De igual modo, a Resolução nº 121, de 5 de outubro de 2010, expedida pelo Conselho Nacional de Justiça, determina que as consultas públicas disponíveis na rede mundial de computadores permitam a localização e identificação dos dados básicos de processo judicial, com exceção dos nomes das vítimas (art. 4º, § 2º).

Quanto à certidão de processos que tramitam em segredo de justiça, o Provimento nº 1, de 27 de janeiro de 2003, que institui o Código de Normas da Corregedoria-Geral do Tribunal de Justiça do Estado de Mato Grosso do Sul, condiciona a sua extração à autorização judicial (art. 125).

Dessa forma, o fornecimento das informações, na forma prescrita pelo art. 2º do Projeto de Lei, mostra-se inviável, pois impõe a transferência de dados sigilosos pela Delegacia de Violência Doméstica contra Mulher e pelo Poder Judiciário. Por força de legislação federal e de norma expedida pelo Conselho Nacional de Justiça, essas informações são resguardadas pelo sigilo dos dados identificadores da vítima.

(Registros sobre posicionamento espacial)
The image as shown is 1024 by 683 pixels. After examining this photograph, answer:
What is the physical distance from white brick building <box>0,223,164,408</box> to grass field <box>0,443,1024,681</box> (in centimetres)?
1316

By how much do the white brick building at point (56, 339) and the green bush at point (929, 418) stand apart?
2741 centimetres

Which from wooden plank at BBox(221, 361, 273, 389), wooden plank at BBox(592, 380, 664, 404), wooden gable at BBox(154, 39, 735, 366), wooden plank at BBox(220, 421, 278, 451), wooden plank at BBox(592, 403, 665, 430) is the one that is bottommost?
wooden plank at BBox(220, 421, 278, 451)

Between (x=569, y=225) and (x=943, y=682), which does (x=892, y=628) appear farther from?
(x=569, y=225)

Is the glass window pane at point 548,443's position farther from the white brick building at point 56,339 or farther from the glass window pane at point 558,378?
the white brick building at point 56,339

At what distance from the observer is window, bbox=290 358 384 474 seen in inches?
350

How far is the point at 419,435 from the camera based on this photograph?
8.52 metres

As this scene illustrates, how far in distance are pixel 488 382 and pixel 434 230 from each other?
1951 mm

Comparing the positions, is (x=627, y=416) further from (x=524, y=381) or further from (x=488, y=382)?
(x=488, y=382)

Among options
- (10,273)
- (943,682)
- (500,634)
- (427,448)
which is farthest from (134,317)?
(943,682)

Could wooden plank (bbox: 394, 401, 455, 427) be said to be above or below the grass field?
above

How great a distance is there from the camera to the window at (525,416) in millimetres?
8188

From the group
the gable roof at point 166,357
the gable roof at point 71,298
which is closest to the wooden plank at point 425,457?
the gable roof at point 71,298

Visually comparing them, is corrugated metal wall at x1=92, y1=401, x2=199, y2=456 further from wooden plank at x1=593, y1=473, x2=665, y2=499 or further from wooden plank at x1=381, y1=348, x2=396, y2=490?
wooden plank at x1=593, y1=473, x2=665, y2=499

_Tarefa escrita 1_:
De acordo com o trecho fornecido, a que o Provimento nº 1, de 27 de janeiro de 2003, condiciona a extração de certidão de processos que tramitam em segredo de justiça?
_Tarefa escrita 2_:
Prossiga o trecho fornecido, que trata do sigilo dos dados da vítima em processos judiciais, a partir da última frase apresentada.
Os registros não têm relação com o trecho fornecido.

_Resposta esperada 1_:
À autorização judicial.

_Resposta esperada 2_:
Por todo exposto, registra-se que a Proposta de Lei em tela deve ser vetada, parcialmente, em relação ao art. 2º, por contrariar os arts. 2º e 5º, inciso LX; e o art. 93, inciso IX, todos da Constituição Federal, bem como por se mostrar inviável ante as disposições do Código de Processo Penal e das Resoluções CNJ nº 284/2019 e nº 121/2010.

À vista do exposto, não me resta alternativa senão a de adotar a rígida medida de veto parcial, contando com a compreensão e a imprescindível aquiescência dos Senhores Deputados para a sua manutenção.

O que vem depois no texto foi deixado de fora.